I have an identical book.  Mine has about five pages partially filled in.  His is full of names.  The names in the book represent people that he has lead to Christ.  There are names of babies that are surely middle-aged by now.  There are couples that have stayed together to celebrate silver anniversaries.  It would be almost impossible to determine how many lives he has transformed over the years.

He has friends all over the state.  People call from time to time.  One couple sent him a portable DVD player.  His son bought him a pretty nice flatscreen TV.  The walls in his room are bare save for an undecorated brass cross.  On the table next to his chair is an old worn out Bible and an Upper Room.

As we sat and talked he told me about some of the churches he has served.  I mostly listened as the words came pouring out.  I looked him in the eye and heard a small part of his story.  A couple of times I could see sadness in his eyes, especially when he talked about his wife or about family that lived so far away.  A couple of times I could see joy spread across his face as he talked of his grandchildren, or about some of his old churches.

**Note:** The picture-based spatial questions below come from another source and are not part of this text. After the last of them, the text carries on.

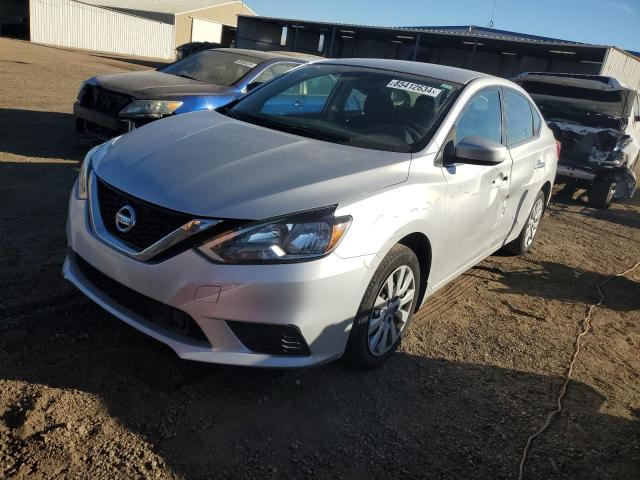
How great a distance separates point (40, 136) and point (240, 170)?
20.8 feet

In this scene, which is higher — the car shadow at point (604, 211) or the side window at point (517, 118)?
the side window at point (517, 118)

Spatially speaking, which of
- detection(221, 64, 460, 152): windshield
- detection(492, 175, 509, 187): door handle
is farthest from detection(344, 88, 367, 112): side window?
detection(492, 175, 509, 187): door handle

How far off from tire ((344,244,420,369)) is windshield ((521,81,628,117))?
731cm

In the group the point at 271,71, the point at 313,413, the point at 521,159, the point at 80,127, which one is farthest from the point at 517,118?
the point at 80,127

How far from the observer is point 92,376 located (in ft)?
9.14

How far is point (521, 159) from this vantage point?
459cm

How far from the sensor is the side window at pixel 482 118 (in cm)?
375

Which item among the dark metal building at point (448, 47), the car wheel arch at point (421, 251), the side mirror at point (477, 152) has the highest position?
the dark metal building at point (448, 47)

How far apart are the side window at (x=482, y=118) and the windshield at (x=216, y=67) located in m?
4.32

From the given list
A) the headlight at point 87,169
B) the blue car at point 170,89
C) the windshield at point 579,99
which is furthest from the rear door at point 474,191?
the windshield at point 579,99

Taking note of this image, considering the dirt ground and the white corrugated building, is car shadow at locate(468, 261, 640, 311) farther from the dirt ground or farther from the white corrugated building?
the white corrugated building

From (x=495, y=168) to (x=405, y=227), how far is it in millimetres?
1389

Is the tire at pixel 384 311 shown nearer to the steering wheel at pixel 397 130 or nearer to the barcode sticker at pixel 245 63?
the steering wheel at pixel 397 130

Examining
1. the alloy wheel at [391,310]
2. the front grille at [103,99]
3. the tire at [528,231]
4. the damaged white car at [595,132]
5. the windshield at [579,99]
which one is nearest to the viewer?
the alloy wheel at [391,310]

Eventually, I had to leave.  He was gracious when I stood.  He had told me that he didn’t know how to connect his portable DVD player to the TV.  I could tell it would only take a cable and a minute to do.  I promised him I would come back and set it up for him.  I left him my address and phone number.  As I was leaving he asked for a hug.

“I really miss that.  It’s hard to hug my wife.  Sometimes I try, but…” he stopped.  I gave him a hug.  A real hug, and said goodbye.

On my way home I cried. 

Here is a man that has given his life to the church.  He had a book full of names of people that he has impacted.  He has friends all over the state.  Yet here he is, alone.  Here he is, in desperate need of a friend.  Dying for a hug.

I’m glad I could give it to him.  I’m glad I can be his friend.  I plan on going back.  I need to go back.  Maybe as much for me as for him.  When I look at him I see my possible future.  I see the loneliness of children scattered across the country, and the confusion of a gift I do not know how to use.  I see a book full of names, and the fear of having friends scattered all around the state, but no place to call home. 

So I will be his friend.  I will be his friend because he needs me, and I will be his friend because I need him.